Twitch Film and The Hollywood Reporter both praised the film, and Twitch Film commented that the film's script is original. Variety also commented upon this element, as they enjoyed the character of Brooke "being injected with a chemical concoction that somehow gives her the ability to control the hungry hordes" and that "other nifty little touches, such as Frank and Barry's discovery that zombie blood can be used as a substitute for gasoline, Brooke's psychic powers bring something fresh to a horror subgenre that's received a particularly heavy flogging in recent years." Shock Till You Drop also gave a favorable review, stating that they found it to be an "impressive feature debut". IGN awarded it 7.5 out of 10, saying "Wyrmwood may tread familiar ground, but it's still a bloody good time."

Wyrmwood was reviewed in The West Australian: "with clear inspirations in Dawn of the Dead, The Evil Dead, Bad Taste, Re-Animator and ... Mad Max, from its Gothic-looking helmets, masks and weapons to its retro-fitted vehicles, Wyrmwood looks and plays a lot better than its $160,000 budget suggests."

==Sequel==
In February 2015, a plan for a sequel was announced, with a potential return of the original actors Jay Gallagher, Bianca Bradey, Leon Burchill, Luke McKenzie, and Yure Covich.
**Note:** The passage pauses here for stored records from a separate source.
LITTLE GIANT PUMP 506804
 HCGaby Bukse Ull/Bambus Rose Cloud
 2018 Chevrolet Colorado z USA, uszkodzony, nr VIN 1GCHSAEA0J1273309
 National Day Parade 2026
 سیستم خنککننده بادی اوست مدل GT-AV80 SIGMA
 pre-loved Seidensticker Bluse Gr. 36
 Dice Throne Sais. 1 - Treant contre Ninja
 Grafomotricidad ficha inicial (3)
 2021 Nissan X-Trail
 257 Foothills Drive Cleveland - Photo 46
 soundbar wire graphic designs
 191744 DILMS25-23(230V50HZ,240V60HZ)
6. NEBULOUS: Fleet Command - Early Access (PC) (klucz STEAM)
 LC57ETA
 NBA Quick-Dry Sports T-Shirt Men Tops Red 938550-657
The release was proposed for early 2017, after the release of a “mental ghost" film, from Kiah & Tristan Roache-Turner.

The Roache-Turner brothers later announced that, due to the positive response to the film, their next project would in fact be the Wyrmwood sequel, in the form of a 10-episode TV series titled Wyrmwood: Chronicles of the Dead. The team released a short teaser for the series on 19 May 2017, featuring Gallagher and Bradey reprising their roles as Barry and Brooke. The brothers also worked on a sci-fi horror film, Nekrotronic, as they developed the series.

In August 2020, funding was announced for a sequel titled Wyrmwood Apocalypse. Set in a post-apocalyptic world, this film follows soldier Rhys on an arc of redemption as he turns against his evil bosses to join forces with a group of rebel survivors. Together they help save a little girl's sister from death at the hands of the military.

The sequel Wyrmwood: Apocalypse was released in 2021.